**Source records:**
[Begin]

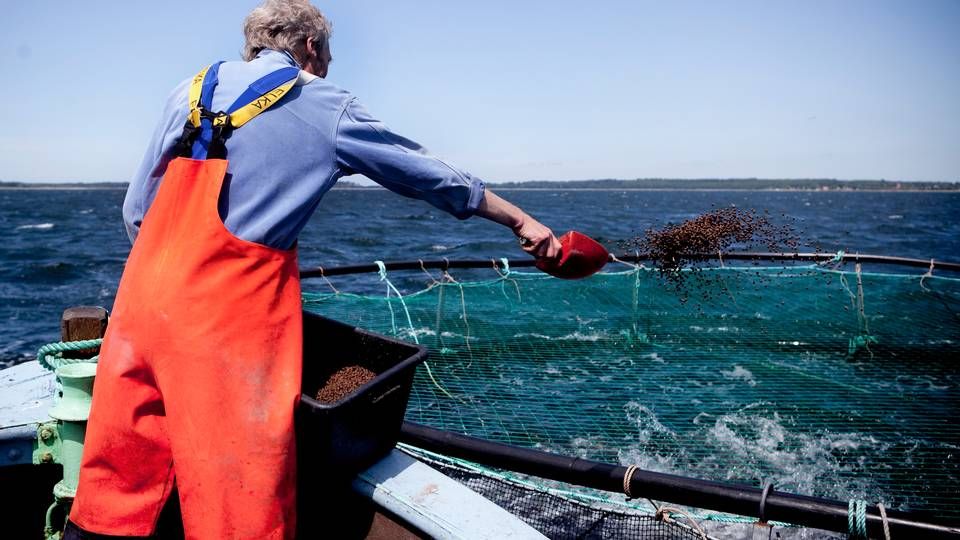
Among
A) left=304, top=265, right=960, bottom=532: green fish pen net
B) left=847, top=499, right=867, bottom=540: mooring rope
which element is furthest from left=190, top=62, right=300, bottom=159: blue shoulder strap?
left=304, top=265, right=960, bottom=532: green fish pen net

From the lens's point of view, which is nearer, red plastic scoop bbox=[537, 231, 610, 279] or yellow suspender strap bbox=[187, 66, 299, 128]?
yellow suspender strap bbox=[187, 66, 299, 128]

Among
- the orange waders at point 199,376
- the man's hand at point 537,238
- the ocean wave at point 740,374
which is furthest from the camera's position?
the ocean wave at point 740,374

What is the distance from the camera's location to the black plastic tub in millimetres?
1712

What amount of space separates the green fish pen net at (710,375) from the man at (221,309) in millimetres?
2711

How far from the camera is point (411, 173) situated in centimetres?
176

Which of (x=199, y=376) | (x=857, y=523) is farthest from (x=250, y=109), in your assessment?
(x=857, y=523)

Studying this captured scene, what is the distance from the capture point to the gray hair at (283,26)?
1821mm

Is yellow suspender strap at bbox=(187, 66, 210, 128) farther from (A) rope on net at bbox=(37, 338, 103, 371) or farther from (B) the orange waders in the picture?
(A) rope on net at bbox=(37, 338, 103, 371)

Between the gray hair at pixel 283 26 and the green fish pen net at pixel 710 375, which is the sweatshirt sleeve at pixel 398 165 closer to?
the gray hair at pixel 283 26

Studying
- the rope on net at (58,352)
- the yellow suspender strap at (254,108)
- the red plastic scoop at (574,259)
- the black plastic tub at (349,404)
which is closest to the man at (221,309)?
the yellow suspender strap at (254,108)

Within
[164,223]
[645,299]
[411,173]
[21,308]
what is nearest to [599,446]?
[645,299]

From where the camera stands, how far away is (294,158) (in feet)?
5.46

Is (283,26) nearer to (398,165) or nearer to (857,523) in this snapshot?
(398,165)

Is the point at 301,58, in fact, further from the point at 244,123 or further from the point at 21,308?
the point at 21,308
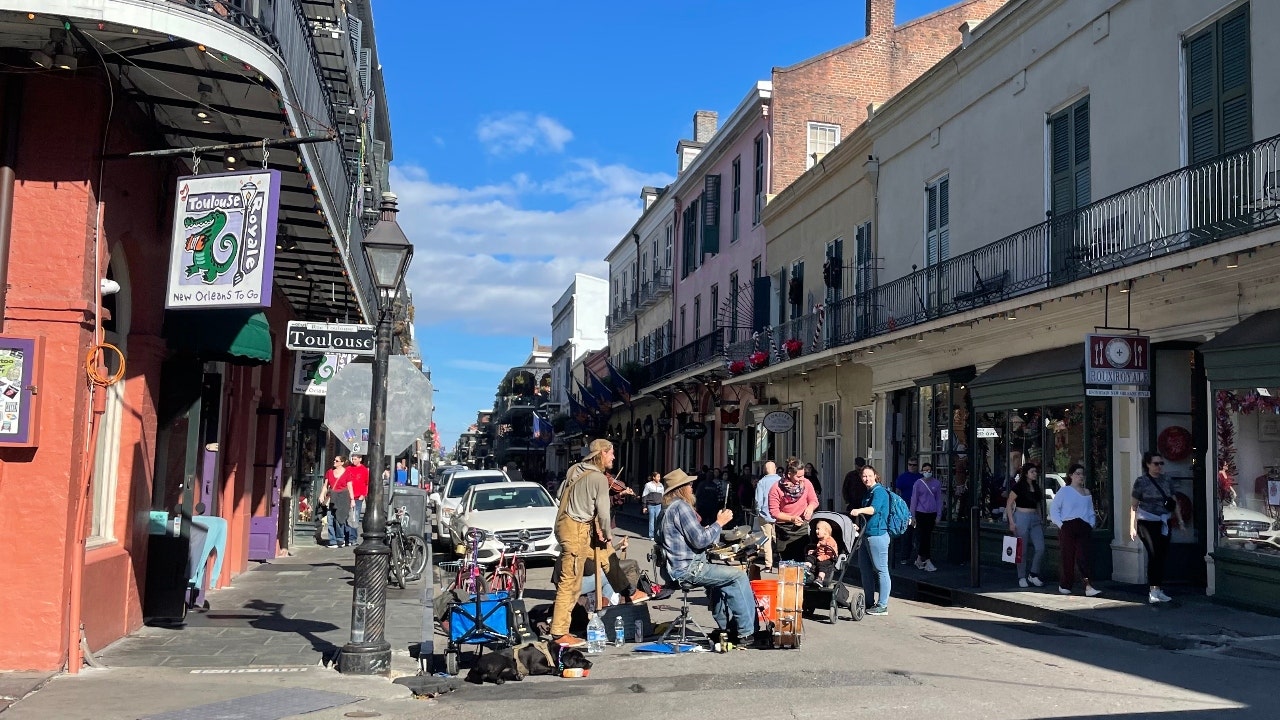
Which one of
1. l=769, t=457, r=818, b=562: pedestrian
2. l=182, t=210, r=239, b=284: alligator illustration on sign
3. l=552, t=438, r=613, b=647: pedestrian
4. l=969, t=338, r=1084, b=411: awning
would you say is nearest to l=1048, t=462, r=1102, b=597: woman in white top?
l=969, t=338, r=1084, b=411: awning

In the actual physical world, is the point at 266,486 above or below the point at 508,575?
above

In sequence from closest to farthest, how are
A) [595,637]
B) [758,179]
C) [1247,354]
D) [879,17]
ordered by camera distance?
1. [595,637]
2. [1247,354]
3. [879,17]
4. [758,179]

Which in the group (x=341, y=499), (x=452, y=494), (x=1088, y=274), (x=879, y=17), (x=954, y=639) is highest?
(x=879, y=17)

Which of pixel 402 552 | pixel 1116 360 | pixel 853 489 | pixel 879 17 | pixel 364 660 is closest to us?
pixel 364 660

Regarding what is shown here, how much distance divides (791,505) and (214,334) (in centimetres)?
755

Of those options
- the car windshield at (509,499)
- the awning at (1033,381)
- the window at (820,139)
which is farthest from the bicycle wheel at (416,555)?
the window at (820,139)

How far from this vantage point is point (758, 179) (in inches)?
1281

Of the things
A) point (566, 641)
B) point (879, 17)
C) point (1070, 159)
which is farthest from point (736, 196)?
point (566, 641)

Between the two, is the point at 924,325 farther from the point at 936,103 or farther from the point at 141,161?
the point at 141,161

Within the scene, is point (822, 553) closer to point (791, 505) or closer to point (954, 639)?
point (954, 639)

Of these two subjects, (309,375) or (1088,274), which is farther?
(309,375)

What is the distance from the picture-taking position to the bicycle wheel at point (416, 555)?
1726 cm

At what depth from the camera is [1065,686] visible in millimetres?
8336

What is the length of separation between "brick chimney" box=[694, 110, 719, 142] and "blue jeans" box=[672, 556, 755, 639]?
40495 mm
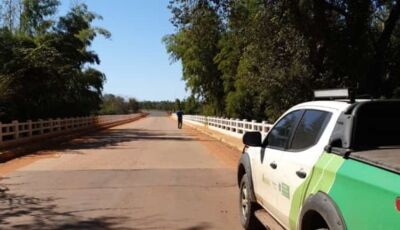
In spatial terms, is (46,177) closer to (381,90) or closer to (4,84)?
(381,90)

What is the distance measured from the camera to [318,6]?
17.9 metres

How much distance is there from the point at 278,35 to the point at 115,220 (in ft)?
40.1

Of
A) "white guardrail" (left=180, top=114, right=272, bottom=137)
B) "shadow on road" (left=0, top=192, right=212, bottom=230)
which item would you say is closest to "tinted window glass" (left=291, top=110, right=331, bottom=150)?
"shadow on road" (left=0, top=192, right=212, bottom=230)

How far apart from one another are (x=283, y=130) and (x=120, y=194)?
5486 mm

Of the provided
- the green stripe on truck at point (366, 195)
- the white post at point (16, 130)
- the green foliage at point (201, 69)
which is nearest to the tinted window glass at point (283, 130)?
the green stripe on truck at point (366, 195)

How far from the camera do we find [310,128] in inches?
223

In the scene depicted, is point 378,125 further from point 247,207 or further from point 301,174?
point 247,207

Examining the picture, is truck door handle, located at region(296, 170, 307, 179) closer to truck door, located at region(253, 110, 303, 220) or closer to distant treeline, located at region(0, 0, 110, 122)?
truck door, located at region(253, 110, 303, 220)

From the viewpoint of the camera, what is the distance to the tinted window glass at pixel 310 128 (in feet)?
17.5

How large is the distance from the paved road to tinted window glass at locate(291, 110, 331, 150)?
2.65m

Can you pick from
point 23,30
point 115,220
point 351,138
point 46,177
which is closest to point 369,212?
point 351,138

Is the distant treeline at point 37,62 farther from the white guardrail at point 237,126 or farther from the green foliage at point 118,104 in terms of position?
the green foliage at point 118,104

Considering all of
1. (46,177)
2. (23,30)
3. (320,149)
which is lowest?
(46,177)

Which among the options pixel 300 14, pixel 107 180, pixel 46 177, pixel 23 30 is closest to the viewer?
pixel 107 180
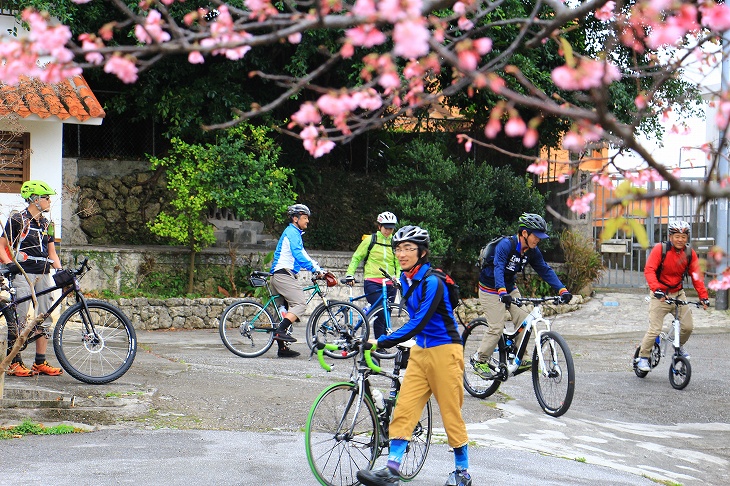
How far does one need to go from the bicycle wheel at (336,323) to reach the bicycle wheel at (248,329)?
594 mm

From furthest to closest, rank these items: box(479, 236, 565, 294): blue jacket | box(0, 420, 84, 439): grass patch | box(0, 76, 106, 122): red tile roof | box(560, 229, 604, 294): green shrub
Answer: box(560, 229, 604, 294): green shrub
box(0, 76, 106, 122): red tile roof
box(479, 236, 565, 294): blue jacket
box(0, 420, 84, 439): grass patch

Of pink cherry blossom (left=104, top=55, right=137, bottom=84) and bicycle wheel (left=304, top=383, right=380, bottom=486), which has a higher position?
pink cherry blossom (left=104, top=55, right=137, bottom=84)

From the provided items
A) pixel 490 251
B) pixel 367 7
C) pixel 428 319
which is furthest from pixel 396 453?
pixel 490 251

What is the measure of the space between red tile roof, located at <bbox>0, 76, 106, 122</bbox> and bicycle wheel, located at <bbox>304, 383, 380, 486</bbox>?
899cm

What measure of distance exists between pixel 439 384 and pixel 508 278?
375 cm

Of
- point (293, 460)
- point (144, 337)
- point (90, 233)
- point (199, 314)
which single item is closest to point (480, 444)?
point (293, 460)

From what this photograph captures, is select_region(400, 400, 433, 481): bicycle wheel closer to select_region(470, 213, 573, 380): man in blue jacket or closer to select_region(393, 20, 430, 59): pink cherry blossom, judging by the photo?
select_region(470, 213, 573, 380): man in blue jacket

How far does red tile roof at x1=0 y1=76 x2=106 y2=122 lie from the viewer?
14.1 m

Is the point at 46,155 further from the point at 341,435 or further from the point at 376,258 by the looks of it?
the point at 341,435

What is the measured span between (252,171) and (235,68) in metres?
2.49

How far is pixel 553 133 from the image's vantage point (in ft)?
67.1

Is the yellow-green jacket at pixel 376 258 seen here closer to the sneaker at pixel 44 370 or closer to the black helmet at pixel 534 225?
the black helmet at pixel 534 225

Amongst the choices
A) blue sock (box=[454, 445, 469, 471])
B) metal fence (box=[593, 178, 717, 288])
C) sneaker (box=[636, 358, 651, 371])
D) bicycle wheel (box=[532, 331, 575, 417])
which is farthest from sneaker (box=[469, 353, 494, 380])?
metal fence (box=[593, 178, 717, 288])

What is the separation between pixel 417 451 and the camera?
6492 millimetres
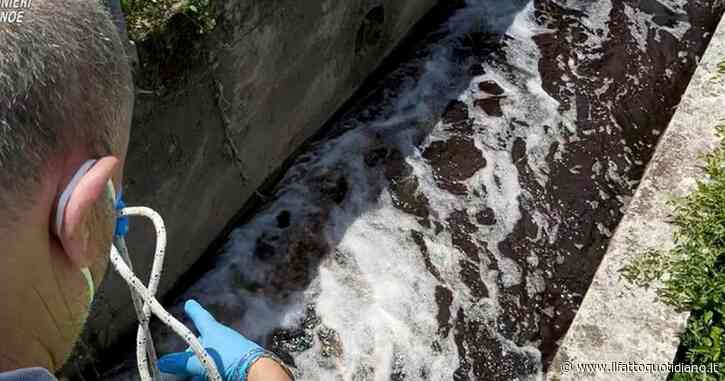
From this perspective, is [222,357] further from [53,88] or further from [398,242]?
[398,242]

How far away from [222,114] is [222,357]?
1.92 metres

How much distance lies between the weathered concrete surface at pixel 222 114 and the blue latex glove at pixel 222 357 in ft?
4.07

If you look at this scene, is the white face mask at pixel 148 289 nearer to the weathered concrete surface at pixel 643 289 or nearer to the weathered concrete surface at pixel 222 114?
the weathered concrete surface at pixel 222 114

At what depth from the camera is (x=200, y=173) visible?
4027 mm

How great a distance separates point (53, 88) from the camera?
1.00 meters

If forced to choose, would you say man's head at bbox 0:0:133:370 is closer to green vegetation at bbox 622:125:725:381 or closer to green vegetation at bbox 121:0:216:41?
green vegetation at bbox 121:0:216:41

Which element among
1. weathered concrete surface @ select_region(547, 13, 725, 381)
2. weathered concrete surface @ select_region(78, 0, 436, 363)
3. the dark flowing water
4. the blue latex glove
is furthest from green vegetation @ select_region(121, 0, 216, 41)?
weathered concrete surface @ select_region(547, 13, 725, 381)

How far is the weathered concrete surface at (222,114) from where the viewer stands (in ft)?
11.6

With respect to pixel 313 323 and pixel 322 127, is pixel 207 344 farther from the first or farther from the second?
pixel 322 127

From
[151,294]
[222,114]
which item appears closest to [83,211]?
[151,294]

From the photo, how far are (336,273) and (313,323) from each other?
0.38 metres

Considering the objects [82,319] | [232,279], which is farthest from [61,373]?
[82,319]

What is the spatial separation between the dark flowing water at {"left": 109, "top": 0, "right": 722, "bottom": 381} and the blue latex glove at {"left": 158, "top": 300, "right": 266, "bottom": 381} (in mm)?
1718

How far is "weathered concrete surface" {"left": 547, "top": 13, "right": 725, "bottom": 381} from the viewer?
3602 millimetres
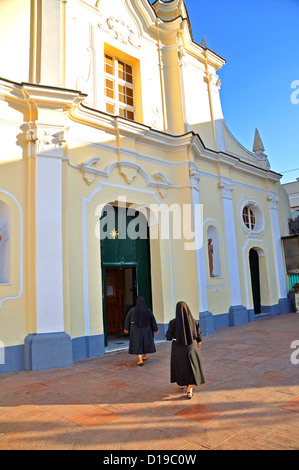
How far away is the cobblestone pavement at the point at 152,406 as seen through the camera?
3.52 meters

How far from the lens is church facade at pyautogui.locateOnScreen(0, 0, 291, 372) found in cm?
729

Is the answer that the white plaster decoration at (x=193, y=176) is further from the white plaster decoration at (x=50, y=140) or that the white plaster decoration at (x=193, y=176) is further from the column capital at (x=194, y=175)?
the white plaster decoration at (x=50, y=140)

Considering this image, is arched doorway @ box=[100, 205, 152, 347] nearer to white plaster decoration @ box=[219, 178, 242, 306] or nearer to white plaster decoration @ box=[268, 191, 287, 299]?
white plaster decoration @ box=[219, 178, 242, 306]

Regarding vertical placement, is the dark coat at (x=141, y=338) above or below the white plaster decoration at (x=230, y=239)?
below

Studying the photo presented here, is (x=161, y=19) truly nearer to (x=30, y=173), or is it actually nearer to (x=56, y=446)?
(x=30, y=173)

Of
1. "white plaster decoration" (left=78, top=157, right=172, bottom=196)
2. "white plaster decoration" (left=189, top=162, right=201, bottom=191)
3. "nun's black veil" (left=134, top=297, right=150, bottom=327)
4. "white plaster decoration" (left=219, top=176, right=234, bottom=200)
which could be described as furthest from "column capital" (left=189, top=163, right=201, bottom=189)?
"nun's black veil" (left=134, top=297, right=150, bottom=327)

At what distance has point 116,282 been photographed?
443 inches

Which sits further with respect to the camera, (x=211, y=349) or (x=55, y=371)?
(x=211, y=349)

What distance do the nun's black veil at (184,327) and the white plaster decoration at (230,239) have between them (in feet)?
23.5

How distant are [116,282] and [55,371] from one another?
15.7ft

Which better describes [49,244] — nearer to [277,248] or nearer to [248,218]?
[248,218]

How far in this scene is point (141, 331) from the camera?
708cm

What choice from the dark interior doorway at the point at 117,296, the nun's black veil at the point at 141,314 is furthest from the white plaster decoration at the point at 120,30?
the nun's black veil at the point at 141,314
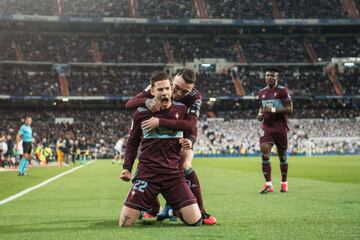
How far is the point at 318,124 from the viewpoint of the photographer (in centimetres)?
5994

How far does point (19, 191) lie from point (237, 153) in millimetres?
44131

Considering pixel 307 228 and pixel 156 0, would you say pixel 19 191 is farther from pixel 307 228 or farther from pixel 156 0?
pixel 156 0

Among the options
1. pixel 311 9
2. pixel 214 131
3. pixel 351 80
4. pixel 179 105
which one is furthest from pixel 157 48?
pixel 179 105

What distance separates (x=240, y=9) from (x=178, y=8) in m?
7.36

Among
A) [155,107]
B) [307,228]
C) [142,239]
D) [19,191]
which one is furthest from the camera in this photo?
[19,191]

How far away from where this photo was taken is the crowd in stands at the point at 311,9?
64.2 m

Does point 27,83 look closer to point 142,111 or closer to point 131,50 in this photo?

[End]

**WRITTEN PROBLEM:**
Write out exactly the lines from the one containing "How far in this" through the last line of the records above, both ends included, and leave out any pictures.

**EXERCISE OUTPUT:**
How far in this scene is point (141, 331) from the camera?
708cm

What choice from the dark interior doorway at the point at 117,296, the nun's black veil at the point at 141,314 is furthest from the white plaster decoration at the point at 120,30?
the nun's black veil at the point at 141,314
How far is the point at 318,124 from the viewpoint of the photographer (in centimetres)?
5994

How far does point (19, 191) lie from point (237, 153) in millimetres?
44131

Considering pixel 307 228 and pixel 156 0, would you say pixel 19 191 is farther from pixel 307 228 or farther from pixel 156 0?
pixel 156 0

Among the options
1. pixel 311 9
2. pixel 214 131
3. pixel 351 80
4. pixel 179 105
which one is furthest from pixel 157 48?
pixel 179 105

What distance separates (x=240, y=9) from (x=178, y=8) in m?
7.36

Among
A) [155,107]
B) [307,228]
C) [142,239]
D) [19,191]
which one is furthest from the camera in this photo?
[19,191]

How far away from where this photo was taken is the crowd in stands at the point at 311,9?
64.2 m

Does point 27,83 look closer to point 142,111 or closer to point 131,50 in this photo?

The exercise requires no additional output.